ARM's SVE allows code to use vectors of any size, in 128 bit increments, with a single binary. That means that an application compiled with SVE works just fine with 128-bit vectors, yet can take advantage 256-bit or 512-bit vectors on another processor, such as the AF64FX. The maximum vector size is a huge 2048 bits, so there's quite a bit of room to grow, but the binary compatibility goes in both directions, so code written for an HPC processor can run on a low-power IoT device also.
One down side to the original SVE is that the instructions were optimized for HPC, and as such not well suited to consumer applications like signal processing. SVE2 expands the instruction scope to include instructions for signal processing.
Armv9 includes tensor instructions designed to accelerate machine learning applications in a bid to expand its share of the rapidly growing machine learning market. Though tensor instructions have been available for ARM as an extension, now they are part of the core architecture.
The biggest suite of new features for Armv9 are dedicated to security, dubbed the “Confidential Compute Architecture.” Armv9 supplements the Memory Taggin Extensions which help prevent exploits based on buffer overflows and Realms provide secure address spaces. An OS running within a realm can't access any memory outside of that realm, somewhat like a Hypervisor with stricter security.

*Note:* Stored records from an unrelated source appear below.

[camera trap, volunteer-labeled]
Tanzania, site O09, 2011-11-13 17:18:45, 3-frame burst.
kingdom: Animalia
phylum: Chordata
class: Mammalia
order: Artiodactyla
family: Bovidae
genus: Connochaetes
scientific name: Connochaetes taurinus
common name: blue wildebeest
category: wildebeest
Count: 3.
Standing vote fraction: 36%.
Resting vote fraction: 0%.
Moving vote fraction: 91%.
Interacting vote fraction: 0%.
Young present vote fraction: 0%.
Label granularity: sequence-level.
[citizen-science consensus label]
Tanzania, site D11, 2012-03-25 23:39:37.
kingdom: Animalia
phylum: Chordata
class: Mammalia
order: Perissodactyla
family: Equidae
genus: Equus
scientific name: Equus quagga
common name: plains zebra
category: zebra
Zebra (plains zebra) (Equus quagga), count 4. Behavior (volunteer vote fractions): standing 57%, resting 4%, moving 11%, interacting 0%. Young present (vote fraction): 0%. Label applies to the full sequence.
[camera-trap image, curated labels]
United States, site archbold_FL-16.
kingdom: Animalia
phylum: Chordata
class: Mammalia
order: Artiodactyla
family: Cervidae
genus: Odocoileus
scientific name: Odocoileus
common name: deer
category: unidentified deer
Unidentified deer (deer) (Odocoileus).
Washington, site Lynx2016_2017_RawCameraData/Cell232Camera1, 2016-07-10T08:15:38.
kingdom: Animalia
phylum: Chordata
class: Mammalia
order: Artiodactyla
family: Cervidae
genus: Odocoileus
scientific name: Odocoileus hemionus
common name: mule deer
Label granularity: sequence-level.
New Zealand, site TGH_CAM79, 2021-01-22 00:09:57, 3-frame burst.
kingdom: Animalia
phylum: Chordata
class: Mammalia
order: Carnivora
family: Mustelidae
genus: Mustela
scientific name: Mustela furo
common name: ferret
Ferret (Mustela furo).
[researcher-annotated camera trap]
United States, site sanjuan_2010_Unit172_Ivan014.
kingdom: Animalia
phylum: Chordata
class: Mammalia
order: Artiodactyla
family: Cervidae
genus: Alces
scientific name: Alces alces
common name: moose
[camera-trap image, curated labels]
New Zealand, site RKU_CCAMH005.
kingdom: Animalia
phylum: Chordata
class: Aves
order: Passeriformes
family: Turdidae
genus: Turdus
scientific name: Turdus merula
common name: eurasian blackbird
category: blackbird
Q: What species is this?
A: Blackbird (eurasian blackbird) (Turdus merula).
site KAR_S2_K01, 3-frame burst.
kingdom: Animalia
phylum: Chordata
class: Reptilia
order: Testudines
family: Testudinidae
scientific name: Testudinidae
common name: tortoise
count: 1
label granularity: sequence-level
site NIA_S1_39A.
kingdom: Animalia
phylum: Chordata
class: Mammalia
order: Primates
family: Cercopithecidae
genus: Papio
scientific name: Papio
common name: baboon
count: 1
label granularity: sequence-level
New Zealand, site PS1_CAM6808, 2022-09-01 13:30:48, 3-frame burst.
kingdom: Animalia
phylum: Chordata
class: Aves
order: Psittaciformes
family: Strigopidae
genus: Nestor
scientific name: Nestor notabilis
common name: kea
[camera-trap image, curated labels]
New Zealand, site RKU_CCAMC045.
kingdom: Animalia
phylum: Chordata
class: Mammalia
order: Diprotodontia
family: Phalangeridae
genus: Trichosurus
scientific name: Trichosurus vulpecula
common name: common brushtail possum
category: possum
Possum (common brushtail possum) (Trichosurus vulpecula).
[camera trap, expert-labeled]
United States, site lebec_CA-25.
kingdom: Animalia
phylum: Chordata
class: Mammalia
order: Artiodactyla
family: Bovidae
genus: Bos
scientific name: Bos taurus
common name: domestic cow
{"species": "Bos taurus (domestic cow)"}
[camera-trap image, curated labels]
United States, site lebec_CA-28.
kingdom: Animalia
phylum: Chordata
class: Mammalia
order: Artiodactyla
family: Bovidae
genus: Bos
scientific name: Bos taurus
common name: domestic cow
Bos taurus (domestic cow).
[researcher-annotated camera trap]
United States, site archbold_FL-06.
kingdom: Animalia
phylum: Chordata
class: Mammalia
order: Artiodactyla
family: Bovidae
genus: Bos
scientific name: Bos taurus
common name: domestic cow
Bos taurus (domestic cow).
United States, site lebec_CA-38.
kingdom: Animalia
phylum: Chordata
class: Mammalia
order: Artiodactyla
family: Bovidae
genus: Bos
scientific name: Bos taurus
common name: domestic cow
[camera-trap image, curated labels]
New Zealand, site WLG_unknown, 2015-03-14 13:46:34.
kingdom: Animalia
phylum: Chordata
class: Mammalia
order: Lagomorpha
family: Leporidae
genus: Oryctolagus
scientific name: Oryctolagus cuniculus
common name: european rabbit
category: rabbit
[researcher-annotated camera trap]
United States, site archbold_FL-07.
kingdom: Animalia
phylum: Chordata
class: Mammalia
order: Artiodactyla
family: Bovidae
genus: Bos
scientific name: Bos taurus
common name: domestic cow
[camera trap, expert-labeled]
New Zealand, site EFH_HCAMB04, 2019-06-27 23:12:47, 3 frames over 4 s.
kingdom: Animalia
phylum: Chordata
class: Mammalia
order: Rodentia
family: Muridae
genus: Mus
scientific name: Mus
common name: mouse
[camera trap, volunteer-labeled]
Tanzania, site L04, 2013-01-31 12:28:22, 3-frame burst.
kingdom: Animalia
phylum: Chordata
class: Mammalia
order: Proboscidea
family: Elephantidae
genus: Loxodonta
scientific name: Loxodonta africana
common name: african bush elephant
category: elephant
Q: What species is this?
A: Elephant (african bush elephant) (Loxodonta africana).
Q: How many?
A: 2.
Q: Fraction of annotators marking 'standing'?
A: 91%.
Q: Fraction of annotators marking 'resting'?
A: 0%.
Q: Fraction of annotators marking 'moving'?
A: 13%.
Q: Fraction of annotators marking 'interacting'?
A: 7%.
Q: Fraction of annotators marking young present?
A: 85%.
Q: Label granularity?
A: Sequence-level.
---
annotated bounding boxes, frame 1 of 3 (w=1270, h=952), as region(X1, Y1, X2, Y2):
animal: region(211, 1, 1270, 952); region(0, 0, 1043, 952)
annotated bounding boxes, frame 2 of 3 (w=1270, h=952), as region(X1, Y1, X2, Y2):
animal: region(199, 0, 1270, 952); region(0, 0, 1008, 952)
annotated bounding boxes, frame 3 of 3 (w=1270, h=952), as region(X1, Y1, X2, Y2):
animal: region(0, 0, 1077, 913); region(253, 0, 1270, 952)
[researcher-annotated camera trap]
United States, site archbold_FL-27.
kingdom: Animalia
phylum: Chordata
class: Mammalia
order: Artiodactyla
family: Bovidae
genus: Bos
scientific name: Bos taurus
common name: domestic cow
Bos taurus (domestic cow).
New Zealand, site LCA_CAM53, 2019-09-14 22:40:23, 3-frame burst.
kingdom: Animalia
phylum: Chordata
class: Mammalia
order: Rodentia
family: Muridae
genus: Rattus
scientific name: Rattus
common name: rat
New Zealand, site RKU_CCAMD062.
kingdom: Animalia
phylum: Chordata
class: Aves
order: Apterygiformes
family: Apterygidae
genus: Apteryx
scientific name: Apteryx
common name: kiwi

ARM also revealed that it's working on new features like Variable Rate Shading and Ray Tracing for its upcoming Mali GPU core.
ARM outlined plans for continuing to improve generational IPC, through a combination of architecture improvements, manufacturing improvements, and faster memory.
Though the generational increases in performance look to be slowing down in future generations, most likely because the last few iterations have already captured the low hanging performance fruit, the pace of performance increases still promises to be impressive, almost certainly enough to keep AMD on its toes even if Intel doesn't get its act together.
On the mobile side, the first Armv9 based Cortex and X1 cores will probably be released later this year.
Meanwhile at GTC, nVidia unveiled its first Neoverse based Grace processor for datacenters, due in 2023. Grace will be replacing the EPYC processors nVidia uses currently in its A100 GPU series. This gives nVidia a way to bring the CPU portion of the GPU in house, and also replace the PCI Express link with a much faster NVLink4 interface between the CPU and GPU.
Although the architectural changes in Armv9 don't seem that significant on the surface, the future of ARM is very bright.